Yo en las redes sociales quería ser anónimo porque mi ego es bastante limitado pero, sobre todo, pretendía utilizar ese anonimato con responsabilidad con la única intención de alimentar de contenidos mi blog. Escribir desde la libertad, con sinceridad, llenar el mundo digital de palabras, verter mis pensamientos o sentimientos en la red, se había convertido en mi diálogo con la vida y con la creación literaria. Sin embargo, pronto descubrí que el anonimato (aunque también la fama) se utilizaban como herramientas para verter odio, para diseminar con forma de comentarios la innata capacidad con la que cuentan algunos para insultar, menospreciar o poner en práctica todas las fobias inventadas por la mente humana.

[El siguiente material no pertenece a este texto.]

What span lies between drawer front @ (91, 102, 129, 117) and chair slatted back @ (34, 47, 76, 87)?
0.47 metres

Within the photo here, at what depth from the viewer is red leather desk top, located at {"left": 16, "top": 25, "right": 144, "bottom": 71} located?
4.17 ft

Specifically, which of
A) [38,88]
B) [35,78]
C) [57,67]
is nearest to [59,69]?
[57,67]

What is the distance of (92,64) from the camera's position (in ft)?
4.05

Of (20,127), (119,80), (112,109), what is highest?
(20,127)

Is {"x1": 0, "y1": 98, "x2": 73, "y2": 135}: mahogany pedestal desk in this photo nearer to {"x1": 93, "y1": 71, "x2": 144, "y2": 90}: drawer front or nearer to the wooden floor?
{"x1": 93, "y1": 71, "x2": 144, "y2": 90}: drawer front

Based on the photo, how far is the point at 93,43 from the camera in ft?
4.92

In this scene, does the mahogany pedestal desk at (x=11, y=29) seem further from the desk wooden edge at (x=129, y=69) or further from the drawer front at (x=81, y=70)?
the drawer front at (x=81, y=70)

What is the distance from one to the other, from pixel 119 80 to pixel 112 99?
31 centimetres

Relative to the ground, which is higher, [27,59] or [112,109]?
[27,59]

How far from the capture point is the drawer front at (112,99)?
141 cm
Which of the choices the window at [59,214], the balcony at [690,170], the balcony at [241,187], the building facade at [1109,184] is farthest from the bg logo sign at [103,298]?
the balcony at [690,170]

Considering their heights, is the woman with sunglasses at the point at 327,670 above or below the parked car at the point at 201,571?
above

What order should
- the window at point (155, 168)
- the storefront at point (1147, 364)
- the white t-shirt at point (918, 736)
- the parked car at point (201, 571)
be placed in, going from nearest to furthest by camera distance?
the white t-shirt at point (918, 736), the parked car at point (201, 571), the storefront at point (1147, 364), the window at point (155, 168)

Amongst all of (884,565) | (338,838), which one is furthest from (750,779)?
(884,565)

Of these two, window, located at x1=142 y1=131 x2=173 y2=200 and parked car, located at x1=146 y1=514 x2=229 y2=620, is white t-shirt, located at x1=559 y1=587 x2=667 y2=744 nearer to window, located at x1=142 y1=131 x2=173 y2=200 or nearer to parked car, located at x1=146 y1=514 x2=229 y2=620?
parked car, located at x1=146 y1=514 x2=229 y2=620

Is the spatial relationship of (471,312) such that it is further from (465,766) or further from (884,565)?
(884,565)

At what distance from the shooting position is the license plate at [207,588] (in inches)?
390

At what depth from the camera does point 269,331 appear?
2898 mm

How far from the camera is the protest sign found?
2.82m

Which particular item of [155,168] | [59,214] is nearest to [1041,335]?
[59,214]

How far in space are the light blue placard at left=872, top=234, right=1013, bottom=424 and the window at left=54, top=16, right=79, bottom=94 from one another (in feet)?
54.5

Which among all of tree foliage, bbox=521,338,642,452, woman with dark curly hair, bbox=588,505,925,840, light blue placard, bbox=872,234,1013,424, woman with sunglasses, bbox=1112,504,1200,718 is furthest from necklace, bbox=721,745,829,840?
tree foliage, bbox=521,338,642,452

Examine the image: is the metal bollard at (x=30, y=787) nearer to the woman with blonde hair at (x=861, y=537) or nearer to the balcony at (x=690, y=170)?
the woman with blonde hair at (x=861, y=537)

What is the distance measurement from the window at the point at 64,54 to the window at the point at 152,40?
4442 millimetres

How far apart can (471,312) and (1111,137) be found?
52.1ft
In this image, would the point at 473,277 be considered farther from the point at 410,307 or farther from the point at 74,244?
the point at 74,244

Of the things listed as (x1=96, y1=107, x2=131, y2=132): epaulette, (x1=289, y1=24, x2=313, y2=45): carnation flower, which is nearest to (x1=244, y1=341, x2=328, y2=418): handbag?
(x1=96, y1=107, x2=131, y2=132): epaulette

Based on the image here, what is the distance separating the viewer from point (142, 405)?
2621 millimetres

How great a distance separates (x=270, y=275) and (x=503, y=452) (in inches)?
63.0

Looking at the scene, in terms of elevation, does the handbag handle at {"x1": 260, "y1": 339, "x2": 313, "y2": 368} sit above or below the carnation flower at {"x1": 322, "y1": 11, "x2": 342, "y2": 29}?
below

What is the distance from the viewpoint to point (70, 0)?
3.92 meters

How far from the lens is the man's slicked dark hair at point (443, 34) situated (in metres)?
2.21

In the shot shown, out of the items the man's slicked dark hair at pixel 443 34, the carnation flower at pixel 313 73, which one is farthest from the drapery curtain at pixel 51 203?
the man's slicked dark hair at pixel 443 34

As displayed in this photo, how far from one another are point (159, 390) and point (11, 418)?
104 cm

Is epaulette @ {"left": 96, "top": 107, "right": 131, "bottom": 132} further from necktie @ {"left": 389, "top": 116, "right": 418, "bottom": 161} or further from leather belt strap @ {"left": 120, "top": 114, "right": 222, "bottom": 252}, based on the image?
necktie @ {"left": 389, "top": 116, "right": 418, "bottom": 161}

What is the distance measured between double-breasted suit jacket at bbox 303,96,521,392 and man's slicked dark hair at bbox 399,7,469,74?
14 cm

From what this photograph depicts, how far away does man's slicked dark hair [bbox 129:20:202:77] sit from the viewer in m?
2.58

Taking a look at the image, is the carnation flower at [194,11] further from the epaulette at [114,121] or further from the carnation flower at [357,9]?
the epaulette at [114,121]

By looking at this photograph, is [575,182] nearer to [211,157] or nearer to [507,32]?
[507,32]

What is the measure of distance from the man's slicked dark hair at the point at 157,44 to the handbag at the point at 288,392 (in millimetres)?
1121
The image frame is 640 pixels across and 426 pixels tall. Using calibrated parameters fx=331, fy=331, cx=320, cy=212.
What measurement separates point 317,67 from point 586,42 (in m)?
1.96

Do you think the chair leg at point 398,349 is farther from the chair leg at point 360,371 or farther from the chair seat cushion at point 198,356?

¿Somos todos posibles personajes en un vídeo de Natalie Bookchin? ¿Necesitamos la mirada de la persona que está detrás de la pantalla para afirmar que existimos o para dotar de valor nuestra identidad? ¿Qué vacíos llenamos en nuestra vida llamando nazis a tipos que no conocemos? ¿Necesitamos negar la divergencia con mala educación para confirmar que somos algo más que una masa encefálica, colesterol y una calvicie incipiente?

Somos hipervisibles, estamos hiperconectados, somos bombardeados diariamente con cientos de imágenes, tuits, insultos, impactos publicitarios, ideológicos… Somos la generación de los likes y los retuits, las múltiples pantallas y las soledades digitales. Somos los cachorritos de un sistema que nos da píldoras de afecto en forma de seguidores a cambio de nuestra intimidad. Quid pro quo. Cuando algo es gratis, es que el producto eres tú.

Al final, el reto es la producción de contenidos que nos humanicen y que nos recuerden diariamente nuestra empatía y que más allá de las diferencias hay un espacio que compartimos. Siempre que escribo pienso que mis textos pueden como máximo iluminar los rostros de quienes me lean. No voy a cambiar el mundo. Sólo regalo dos minutos de palabras. Mi proyecto vital no gira en torno a volcar mi ira o a llamar nazi al primero que se cruza en mi camino. Mi proyecto vital gira en esos viernes por la mañana, solo, en una sala de museo, conectando mis carencias con el alma creativa de otras personas que recargan mis baterías de esperanza en el ser humano. Y lo valoro mucho. No. No soy nazi. Sólo soy un tipo tan desorientado como tú.